最后,我们更新 used ring 通知驱动程序。

cpu.rs

impl Cpu {
    pub fn disk_access(&mut self) {
        // ...
        let new_id = self.bus.virtio_blk.get_new_id();
        self.bus.store(&virtq_used.idx as *const _ as u64, 16, new_id % 8).unwrap();
    }
}

The whole function is as follows: 完整的函数代码如下

cpu.rs

impl Cpu {
    pub fn disk_access(&mut self) {
        const desc_size: u64 = size_of::<VirtqDesc>() as u64;
        // 2.6.2 Legacy Interfaces: A Note on Virtqueue Layout
        // ------------------------------------------------------------------
        // Descriptor Table  | Available Ring | (...padding...) | Used Ring
        // ------------------------------------------------------------------
        let desc_addr = self.bus.virtio_blk.desc_addr();
        let avail_addr = desc_addr + DESC_NUM as u64 * desc_size;
        let used_addr = desc_addr + PAGE_SIZE;

        // cast addr to a reference to ease field access.
        let virtq_avail = unsafe { &(*(avail_addr as *const VirtqAvail)) };
        let virtq_used  = unsafe { &(*(used_addr  as *const VirtqUsed)) };

        // The idx field of virtq_avail should be indexed into available ring to get the
        // index of descriptor we need to process.
        let idx = self.bus.load(&virtq_avail.idx as *const _ as u64, 16).unwrap() as usize;
        let index = self.bus.load(&virtq_avail.ring[idx % DESC_NUM] as *const _ as u64, 16).unwrap();

        // The first descriptor:
        // which contains the request information and a pointer to the data descriptor.
        let desc_addr0 = desc_addr + desc_size * index;
        let virtq_desc0 = unsafe { &(*(desc_addr0 as *const VirtqDesc)) };
        // The addr field points to a virtio block request. We need the sector number stored 
        // in the sector field.
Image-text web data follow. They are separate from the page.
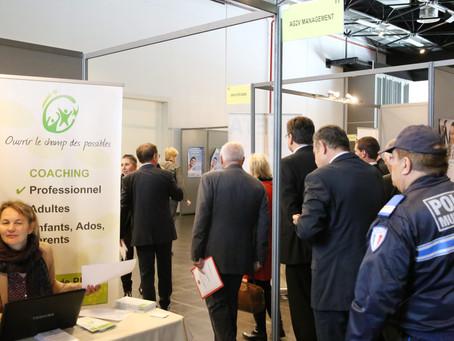 Souvenir de notre présence au Forum de l'emploi et de la formation 2016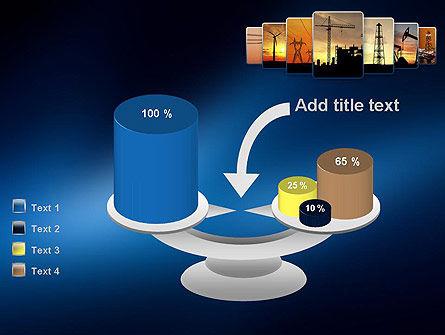 Industries PowerPoint Template Slide 10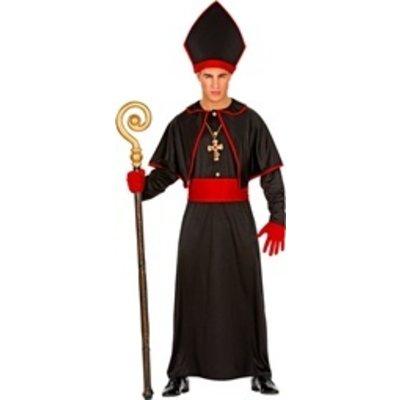 Bisschop - kostuum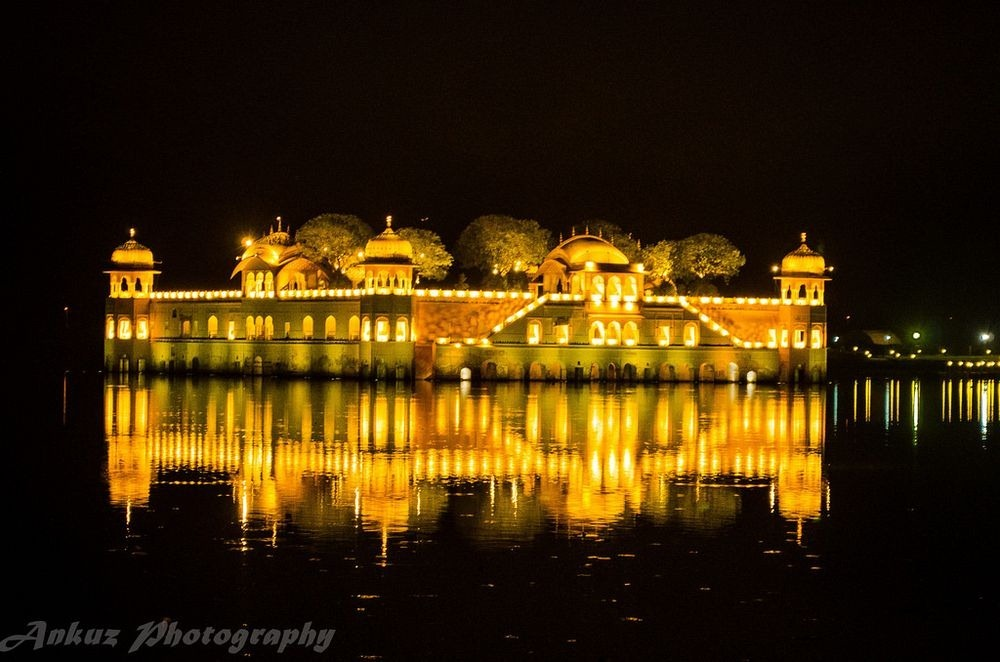 jaipur, pink city, jal mahal, travel, awesome, histrocical, amazing, awesome, stunning, wow
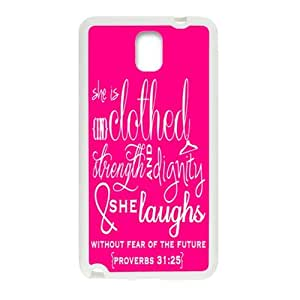 Combined With Classical and fashion Bible Quote Proverbs 31:25 Samsung Galaxy Note3 TPU(Laser Technology) Material Back Case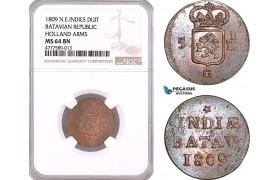 AF135, Netherlands East Indies, Batavian Rep. 1 Duit 1809, Holland Arms, NGC MS64BN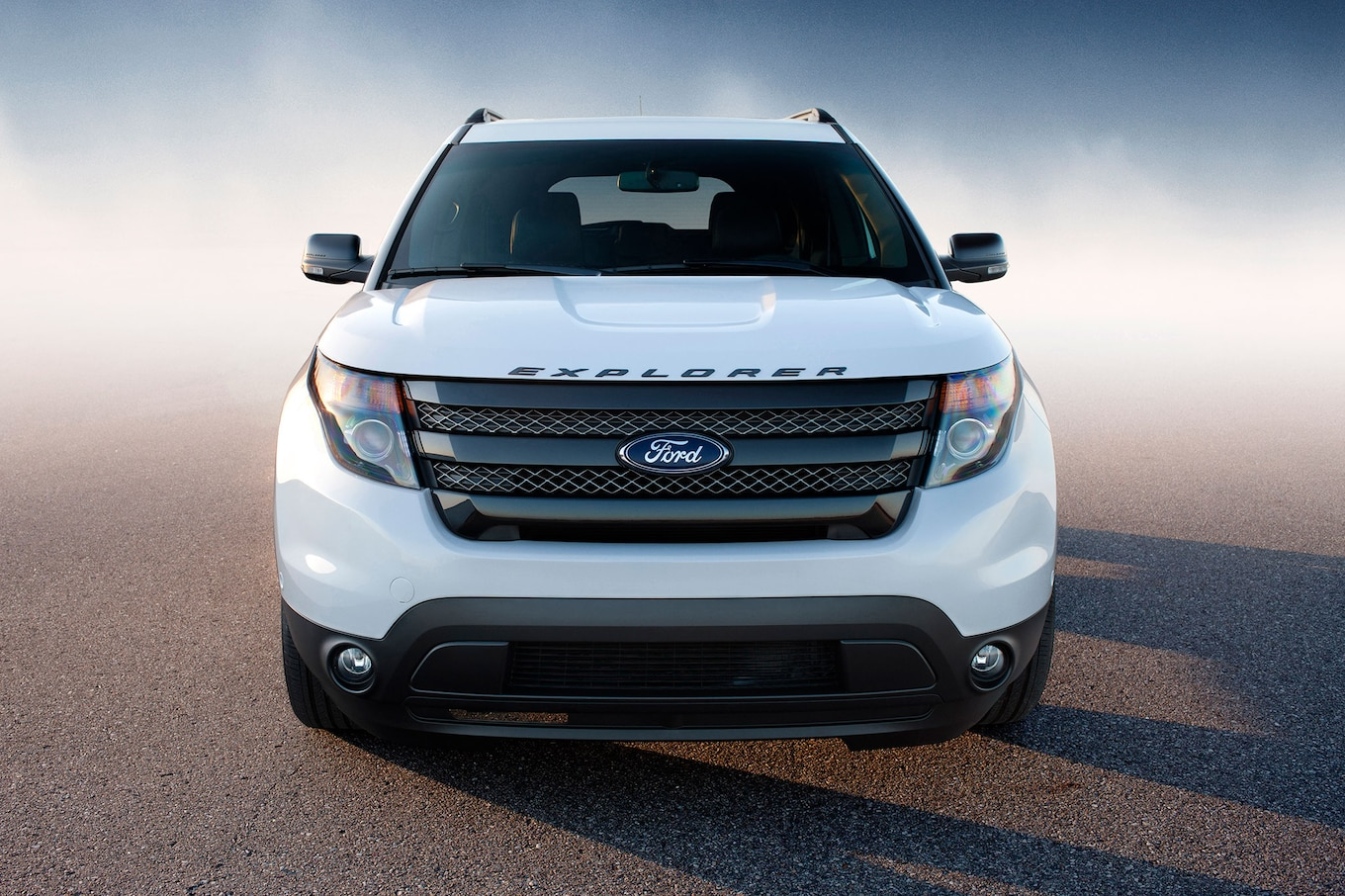2014 Ford Explorer Reviews And Rating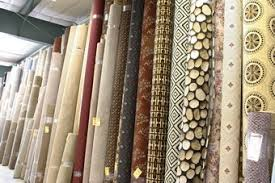 atlanta carpet sale cheap carpeting atlanta atlanta carpet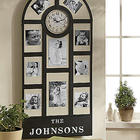 Personalized Metal Photo Frame Clock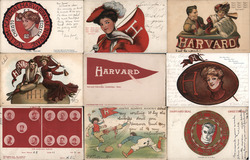 Lot of 9 Harvard University College Girls, Pennants, Flags, Football, Mascots Postcard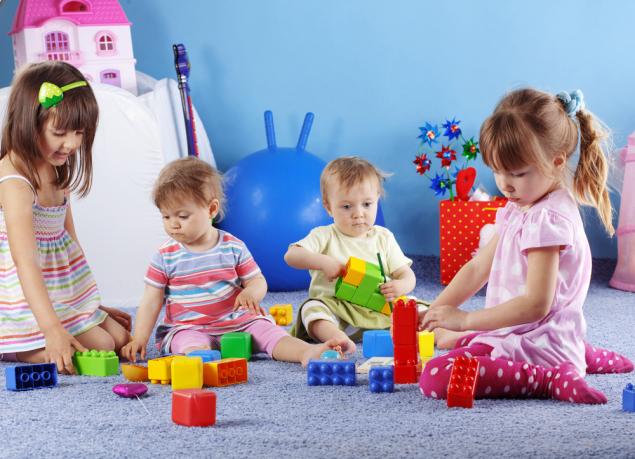 Развитие коммуникативных способностей детей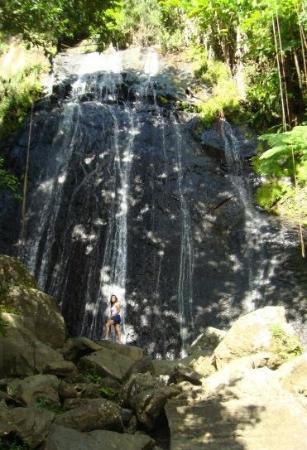 Rio Grande Photo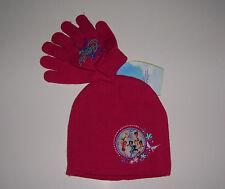 DISNEY FAIRIES FLITTERIFIC Winter Beanie Hat & Glove Set NWT!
The iotype tells us whether to read or write.
        let req_addr = self.bus.load(&virtq_desc0.addr as *const _ as u64, 64).unwrap();
        let virtq_blk_req = unsafe { &(*(req_addr as *const VirtioBlkRequest)) };
        let blk_sector = self.bus.load(&virtq_blk_req.sector as *const _ as u64, 64).unwrap();
        let iotype = self.bus.load(&virtq_blk_req.iotype as *const _ as u64, 32).unwrap() as u32;
        // The next field points to the second descriptor. (data descriptor)
        let next0  = self.bus.load(&virtq_desc0.next  as *const _ as u64, 16).unwrap();

        // the second descriptor. 
        let desc_addr1 = desc_addr + desc_size * next0;
        let virtq_desc1 = unsafe { &(*(desc_addr1 as *const VirtqDesc)) };
        // The addr field points to the data to read or write
        let addr1  = self.bus.load(&virtq_desc1.addr  as *const _ as u64, 64).unwrap();
        // the len donates the size of the data
        let len1   = self.bus.load(&virtq_desc1.len   as *const _ as u64, 32).unwrap();

        match iotype {
            VIRTIO_BLK_T_OUT => {
                for i in 0..len1 {
                    let data = self.bus.load(addr1 + i, 8).unwrap();
                    self.bus.virtio_blk.write_disk(blk_sector * SECTOR_SIZE + i, data);
                }
            }
            VIRTIO_BLK_T_IN => {
                for i in 0..len1 {
                    let data = self.bus.virtio_blk.read_disk(blk_sector * SECTOR_SIZE + i);
                    self.bus.store(addr1 + i, 8, data as u64).unwrap();
                }
            } 
            _ => unreachable!(),
        }       

        let new_id = self.bus.virtio_blk.get_new_id();
        self.bus.store(&virtq_used.idx as *const _ as u64, 16, new_id % 8).unwrap();
    }
}

5. Conclusion

The implementation we provide here is not optimal. Ideally, we are supposed to check the flags field in the descriptor to follow the chain until the NEXT flag bit is not set. We can do such a simplification since we already know how xv6 deliver disk IO. Nevertheless, disk IO is hard and error-prone. And I had spent one week to figure out what happen in it. Next comes our final chapter, we will arm our emulator with a page table.

我们这里提供的实现并非是最优的。理想情况下,我们应该逐个松查描述符链中的每个描述符,直到没有 NEXT 标志为止。我们做了简化是因为我们知道 xv6 是如何进行磁盘 IO 的。不管怎么样,磁盘 IO 很容易出错。我好了一周的时间才搞清楚里面的细节。我们还有最后一章,我们将实现一个虚拟地址系统。